#### ПЕРЕЧЕНЬ ЗАДАНИЙ
- a) Воспроизведите без изменений фрагмент воспоминаний об А. Д. Попове от слов «294 Особенно чувствовалось» до слов «любая его поза.» включительно.
- b) Допишите продолжение воспоминаний об А. Д. Попове и его доме, начав сразу после последнего приведенного в них предложения.
**** ЦИТИРУЕМЫЙ ОТРЫВОК
Богема и Попов, Попов и нуворишество — трудно было бы представить себе большие противоположности. Был он безразличен и к одежде, — помню его на протяжении десятилетия в одном и том же старом коричневом пальто с бобровым воротником. И вместе с тем на всем его облике, на всем, что окружало Алексея Дмитриевича, лежала печать изящного вкуса, печать его личности, ибо вкус — это тоже личность. И в пластике его, в жестах, движениях, которые с первого взгляда казались угловатыми и неуклюжими, проступала своеобразная элегантность. Кстати, возможно, это тоже особое свойство людей режиссерской профессии. Не говоря уже о Ю. А. Завадском, который до последних дней своей долгой жизни выглядел стройным молодым человеком с легкой красивой походкой, другие ровесники Попова, даже сумрачный, преждевременно располневший А. М. Лобанов, также были элегантны и изящны каждый по-своему. Но Алексей Дмитриевич — особенно: длинный, сутулый, бирюк и — «блесткость», как у родного его города Саратова.

294 Особенно чувствовалось это в нем дома. Усядется в кресле, закинет ногу на ногу или погладит свою любимую собаку, коричневого, «каракулевого» пуделя Киргошу — словно готовый фотокадр, так законченна любая его поза.

Дом Поповых, бесконечно обаятельный и милый, — идеальный московский дом. Каждого, кто приходил к Алексею Дмитриевичу по делу, приглашали к чаю с вкуснейшими пирогами Анны Александровны, кормили, угощали, и беседы, начатые в кабинете, продолжались за столом.

В самой большой комнате жил Андрей Алексеевич со своей молодой женой, красавицей Ириной Македонской, балериной Большого театра и ученицей А. Д. Попова по режиссерскому факультету ГИТИСа. «Ирина — образец воспитанности, всем бы учиться у нее!» — говорил Алексей Дмитриевич.
********
**** ПРЕДОСТАВЛЕННЫЕ СТРОКИ
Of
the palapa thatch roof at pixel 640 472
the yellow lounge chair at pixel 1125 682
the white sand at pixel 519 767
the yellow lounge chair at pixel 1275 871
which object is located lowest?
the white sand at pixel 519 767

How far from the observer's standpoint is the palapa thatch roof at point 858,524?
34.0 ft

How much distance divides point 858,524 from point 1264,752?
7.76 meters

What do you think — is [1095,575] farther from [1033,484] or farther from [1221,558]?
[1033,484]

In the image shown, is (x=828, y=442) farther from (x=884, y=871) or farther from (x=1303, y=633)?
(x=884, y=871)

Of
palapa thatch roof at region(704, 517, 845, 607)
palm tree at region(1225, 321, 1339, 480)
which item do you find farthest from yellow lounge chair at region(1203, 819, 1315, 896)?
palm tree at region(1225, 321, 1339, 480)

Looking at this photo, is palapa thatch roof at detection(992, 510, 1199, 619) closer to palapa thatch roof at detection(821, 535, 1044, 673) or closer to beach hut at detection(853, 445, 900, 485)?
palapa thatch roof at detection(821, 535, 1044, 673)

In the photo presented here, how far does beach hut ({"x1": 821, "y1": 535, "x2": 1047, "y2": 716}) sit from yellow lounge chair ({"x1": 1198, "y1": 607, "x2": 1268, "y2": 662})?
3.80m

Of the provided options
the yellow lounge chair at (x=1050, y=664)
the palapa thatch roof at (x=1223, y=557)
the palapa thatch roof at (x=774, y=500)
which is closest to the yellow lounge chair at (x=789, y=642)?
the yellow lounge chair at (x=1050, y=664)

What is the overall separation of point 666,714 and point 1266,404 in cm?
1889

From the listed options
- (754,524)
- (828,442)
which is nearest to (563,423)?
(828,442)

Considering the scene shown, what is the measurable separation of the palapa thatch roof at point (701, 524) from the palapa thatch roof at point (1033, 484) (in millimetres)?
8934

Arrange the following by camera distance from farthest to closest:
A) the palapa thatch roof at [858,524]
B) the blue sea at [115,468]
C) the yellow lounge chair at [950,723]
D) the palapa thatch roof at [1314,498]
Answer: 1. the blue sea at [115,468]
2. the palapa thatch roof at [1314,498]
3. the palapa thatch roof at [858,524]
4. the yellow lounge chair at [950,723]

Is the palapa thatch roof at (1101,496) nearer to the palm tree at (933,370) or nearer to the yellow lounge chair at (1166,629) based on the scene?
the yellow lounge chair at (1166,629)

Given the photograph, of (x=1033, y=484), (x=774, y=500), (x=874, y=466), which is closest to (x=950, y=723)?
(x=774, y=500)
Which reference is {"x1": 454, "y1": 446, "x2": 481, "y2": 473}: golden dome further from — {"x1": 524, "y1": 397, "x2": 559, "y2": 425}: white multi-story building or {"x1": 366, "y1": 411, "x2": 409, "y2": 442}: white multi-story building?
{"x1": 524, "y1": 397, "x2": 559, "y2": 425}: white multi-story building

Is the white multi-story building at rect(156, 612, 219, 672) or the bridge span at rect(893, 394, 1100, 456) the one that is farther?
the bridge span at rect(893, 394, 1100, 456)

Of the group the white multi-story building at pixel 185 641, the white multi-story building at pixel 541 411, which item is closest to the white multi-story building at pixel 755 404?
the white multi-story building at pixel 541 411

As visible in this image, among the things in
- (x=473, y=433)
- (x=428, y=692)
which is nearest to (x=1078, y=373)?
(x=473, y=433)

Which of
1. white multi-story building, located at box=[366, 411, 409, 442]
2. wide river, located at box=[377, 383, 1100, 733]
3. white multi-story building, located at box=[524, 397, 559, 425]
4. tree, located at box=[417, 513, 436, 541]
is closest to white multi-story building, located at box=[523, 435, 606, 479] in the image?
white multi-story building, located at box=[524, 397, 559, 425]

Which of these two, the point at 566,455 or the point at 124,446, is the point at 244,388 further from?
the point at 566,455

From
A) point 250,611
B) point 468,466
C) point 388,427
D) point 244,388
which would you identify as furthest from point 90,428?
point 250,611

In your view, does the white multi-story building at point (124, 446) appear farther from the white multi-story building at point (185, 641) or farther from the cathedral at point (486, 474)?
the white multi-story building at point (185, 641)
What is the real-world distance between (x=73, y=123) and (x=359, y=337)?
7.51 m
********
#### ОТВЕТЫ К ЗАДАНИЯМ
- a)
294 Особенно чувствовалось это в нем дома. Усядется в кресле, закинет ногу на ногу или погладит свою любимую собаку, коричневого, «каракулевого» пуделя Киргошу — словно готовый фотокадр, так законченна любая его поза.

- b)
Но приходится расстаться с квартирой, где столько прожито: без лифта невмоготу. Поповы переезжают на Смоленскую набережную, в огромный дом с «излишествами», лепкой, рустовкой и скульптурами на крыше (ныне в нем находится магазин «Ганга»). Квартира показалась холодной: большой холл, стеклянные двери, а кабинет Алексея Дмитриевича теперь меньше — вот те раз! Прошло несколько месяцев, и она стала такой же приветливой, как прежняя, потому что в ней жил тот же хозяин.

В последние годы его жизни театральная молва сложила клише «мрачного Попова». Оно перешло в воспоминания о нем. Стали писать о «грубоватых формах», в которые якобы облекалась у него даже «любовь и доброта к людям, ему духовно близким». «Одержимость», «непримиримость», «суровый ревнитель веры», «фанатизм отрицания» — эти слова нанизаны в рассказах о Попове. Встает образ некоего Савонаролы от театра, сектанта, несгибаемого поборника.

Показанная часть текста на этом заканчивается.